それでも、恋

〝ご報告は?〟


それだけが送られてきて、なんのことだか一瞬わからなかったけど、一瞬で理解した。おそらく、こっちゃんは、わたしと一条くんがふたりで帰っているのを誰かに聞いたのだろう。


〝一条くんと、おつきあいすることになりました〟

〝まじで、いろいろ聞いてないんだけど〟


その語尾にくっついた顔文字が、よけいにこわい。わたしはすぐに返信した。


〝付き合うことになったの、さっきだもん〟

〝その過程とか!あるでしょ!〟

〝過程?べつにないよ、略奪愛みたいなドラマチックでもないし〟


ふつうの17歳の男女、高校のクラスメイト、そんな仲のふたりに、誰かに語るほどドラマチックなロマンスなんてあるわけない。

ありきたりな恋だ。たぶん、どこにでもあるような初恋のひとつ。

だけど、17歳のわたしには、心臓がくちから飛び出しちゃいそうなほど大きなときめきなのだ。

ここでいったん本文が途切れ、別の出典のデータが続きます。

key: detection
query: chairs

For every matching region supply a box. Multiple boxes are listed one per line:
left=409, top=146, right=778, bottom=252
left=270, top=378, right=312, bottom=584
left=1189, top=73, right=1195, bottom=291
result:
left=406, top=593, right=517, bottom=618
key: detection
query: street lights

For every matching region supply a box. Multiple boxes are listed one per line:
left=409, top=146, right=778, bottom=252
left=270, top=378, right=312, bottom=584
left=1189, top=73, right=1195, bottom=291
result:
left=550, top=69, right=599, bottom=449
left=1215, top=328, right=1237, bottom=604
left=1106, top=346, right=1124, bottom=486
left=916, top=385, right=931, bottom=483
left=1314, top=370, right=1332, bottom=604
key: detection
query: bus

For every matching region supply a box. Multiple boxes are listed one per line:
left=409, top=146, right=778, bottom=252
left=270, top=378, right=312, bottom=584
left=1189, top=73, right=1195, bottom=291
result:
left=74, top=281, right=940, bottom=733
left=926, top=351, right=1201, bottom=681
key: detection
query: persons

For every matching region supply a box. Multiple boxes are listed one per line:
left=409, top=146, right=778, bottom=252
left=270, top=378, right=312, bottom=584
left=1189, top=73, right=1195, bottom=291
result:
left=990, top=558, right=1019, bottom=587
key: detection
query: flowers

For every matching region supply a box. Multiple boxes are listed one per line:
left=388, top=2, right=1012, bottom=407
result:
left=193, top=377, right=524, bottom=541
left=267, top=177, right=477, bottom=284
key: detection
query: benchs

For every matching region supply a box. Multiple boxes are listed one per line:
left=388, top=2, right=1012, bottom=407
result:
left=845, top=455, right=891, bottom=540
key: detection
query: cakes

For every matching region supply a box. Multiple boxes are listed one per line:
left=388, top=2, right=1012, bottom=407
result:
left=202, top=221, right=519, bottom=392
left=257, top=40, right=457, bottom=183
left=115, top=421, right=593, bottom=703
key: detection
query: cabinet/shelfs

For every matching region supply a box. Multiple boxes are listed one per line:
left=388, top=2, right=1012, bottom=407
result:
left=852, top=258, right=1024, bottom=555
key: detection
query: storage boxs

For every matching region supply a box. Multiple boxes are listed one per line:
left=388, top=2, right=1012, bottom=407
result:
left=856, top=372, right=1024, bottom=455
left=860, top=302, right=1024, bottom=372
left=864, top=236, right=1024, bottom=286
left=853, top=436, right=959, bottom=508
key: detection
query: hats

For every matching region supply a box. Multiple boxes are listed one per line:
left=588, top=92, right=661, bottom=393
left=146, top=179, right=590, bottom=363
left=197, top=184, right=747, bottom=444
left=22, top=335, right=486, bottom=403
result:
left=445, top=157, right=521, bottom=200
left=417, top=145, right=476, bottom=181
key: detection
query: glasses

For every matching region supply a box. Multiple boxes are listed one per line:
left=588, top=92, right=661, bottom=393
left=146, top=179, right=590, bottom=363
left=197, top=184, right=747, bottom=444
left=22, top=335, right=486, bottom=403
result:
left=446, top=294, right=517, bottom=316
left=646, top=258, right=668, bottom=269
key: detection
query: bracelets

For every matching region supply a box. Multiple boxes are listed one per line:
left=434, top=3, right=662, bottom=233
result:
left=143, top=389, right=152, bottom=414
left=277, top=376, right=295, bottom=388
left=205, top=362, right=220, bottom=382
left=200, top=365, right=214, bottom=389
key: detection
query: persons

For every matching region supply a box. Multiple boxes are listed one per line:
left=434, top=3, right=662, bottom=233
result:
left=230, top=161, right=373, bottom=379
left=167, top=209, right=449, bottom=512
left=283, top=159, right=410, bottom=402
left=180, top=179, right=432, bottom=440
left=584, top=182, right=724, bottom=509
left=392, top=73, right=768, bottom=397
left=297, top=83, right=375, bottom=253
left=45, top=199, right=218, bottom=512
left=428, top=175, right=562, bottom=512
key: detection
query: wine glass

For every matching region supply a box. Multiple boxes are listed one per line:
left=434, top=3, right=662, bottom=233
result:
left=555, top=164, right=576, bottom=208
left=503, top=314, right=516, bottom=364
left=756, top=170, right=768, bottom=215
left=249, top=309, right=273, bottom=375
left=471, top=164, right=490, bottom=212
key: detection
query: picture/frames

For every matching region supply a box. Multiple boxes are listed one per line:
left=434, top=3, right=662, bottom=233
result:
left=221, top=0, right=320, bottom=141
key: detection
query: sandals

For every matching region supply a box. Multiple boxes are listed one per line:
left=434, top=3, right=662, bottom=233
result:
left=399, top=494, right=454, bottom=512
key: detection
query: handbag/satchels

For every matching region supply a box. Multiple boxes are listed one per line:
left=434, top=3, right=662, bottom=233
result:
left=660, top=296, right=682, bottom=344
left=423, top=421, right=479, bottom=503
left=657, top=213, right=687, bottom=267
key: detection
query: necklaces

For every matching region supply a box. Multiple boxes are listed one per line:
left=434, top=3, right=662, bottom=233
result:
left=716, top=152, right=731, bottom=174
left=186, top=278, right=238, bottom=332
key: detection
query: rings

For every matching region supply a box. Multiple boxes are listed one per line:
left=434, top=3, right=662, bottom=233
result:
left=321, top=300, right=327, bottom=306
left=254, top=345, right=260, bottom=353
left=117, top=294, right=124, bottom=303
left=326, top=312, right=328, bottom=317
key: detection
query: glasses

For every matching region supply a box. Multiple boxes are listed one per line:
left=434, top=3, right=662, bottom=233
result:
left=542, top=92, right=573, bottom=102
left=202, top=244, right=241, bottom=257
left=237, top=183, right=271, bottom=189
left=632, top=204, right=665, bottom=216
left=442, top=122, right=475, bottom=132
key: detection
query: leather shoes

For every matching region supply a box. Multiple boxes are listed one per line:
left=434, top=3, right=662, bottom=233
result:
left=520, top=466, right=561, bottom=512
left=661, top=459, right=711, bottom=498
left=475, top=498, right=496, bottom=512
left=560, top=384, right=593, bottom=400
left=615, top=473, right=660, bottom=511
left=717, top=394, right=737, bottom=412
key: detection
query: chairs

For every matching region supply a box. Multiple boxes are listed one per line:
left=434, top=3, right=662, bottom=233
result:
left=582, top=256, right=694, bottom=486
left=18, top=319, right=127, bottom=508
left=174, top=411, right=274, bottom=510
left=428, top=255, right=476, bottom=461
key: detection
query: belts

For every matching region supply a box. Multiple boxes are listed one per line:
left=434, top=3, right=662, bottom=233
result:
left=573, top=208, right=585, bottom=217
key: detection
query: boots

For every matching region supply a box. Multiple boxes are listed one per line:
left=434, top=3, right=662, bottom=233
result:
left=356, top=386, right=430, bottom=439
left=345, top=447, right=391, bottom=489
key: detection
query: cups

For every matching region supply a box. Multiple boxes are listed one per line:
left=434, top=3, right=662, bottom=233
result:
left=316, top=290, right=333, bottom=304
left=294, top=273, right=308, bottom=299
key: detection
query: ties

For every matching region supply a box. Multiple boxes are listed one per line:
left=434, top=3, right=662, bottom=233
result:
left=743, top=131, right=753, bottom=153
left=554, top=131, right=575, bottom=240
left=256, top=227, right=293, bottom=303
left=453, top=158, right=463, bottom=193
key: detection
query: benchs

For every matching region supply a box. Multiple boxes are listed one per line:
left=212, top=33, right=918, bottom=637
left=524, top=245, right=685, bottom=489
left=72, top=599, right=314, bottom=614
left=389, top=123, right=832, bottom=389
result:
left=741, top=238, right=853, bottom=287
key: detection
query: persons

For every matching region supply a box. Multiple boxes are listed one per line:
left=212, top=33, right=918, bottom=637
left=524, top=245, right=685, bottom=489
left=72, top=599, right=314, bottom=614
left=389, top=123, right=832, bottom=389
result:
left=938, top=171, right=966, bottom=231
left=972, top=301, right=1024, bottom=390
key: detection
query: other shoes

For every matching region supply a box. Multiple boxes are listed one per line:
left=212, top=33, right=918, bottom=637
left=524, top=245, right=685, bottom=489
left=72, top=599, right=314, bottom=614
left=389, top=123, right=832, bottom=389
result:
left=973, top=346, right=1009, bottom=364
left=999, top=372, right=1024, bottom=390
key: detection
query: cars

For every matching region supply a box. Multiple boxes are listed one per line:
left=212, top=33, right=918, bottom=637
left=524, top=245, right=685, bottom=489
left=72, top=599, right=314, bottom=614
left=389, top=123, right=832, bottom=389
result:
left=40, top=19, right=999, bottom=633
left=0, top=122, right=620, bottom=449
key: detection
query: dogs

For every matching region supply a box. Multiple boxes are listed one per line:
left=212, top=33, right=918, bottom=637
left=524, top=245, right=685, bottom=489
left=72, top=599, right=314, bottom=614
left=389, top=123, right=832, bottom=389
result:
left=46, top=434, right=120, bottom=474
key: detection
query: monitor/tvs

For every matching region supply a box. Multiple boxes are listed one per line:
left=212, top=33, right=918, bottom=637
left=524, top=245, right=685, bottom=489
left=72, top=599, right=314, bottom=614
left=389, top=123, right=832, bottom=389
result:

そんな余韻に浸っていると、またこっちゃんから返信がきた。ちぇ、一条くんじゃないのか。


〝いきなりなの?デートとかは?〟

〝あ、それは、した〟

〝してるんじゃん?!?!なぜ言わない?!?!〟

〝知ってると思ってた、折口くんも知ってたし〟

〝折口くんは一条くんに聞いたんでしょ!したがって、わたしは真菜子から聞くのが正規ルートなの!〟


なるほど、高校生の恋愛というものは、女の子同士の友情とセットにされているらしい。知らなかった。

わたしは浅く反省しながら、もうしばらくこっちゃんとメッセージのやり取りをして、〝あとは、あした話すよ〟と投げやりになって、〝おやすみなさい〟を送信しあった。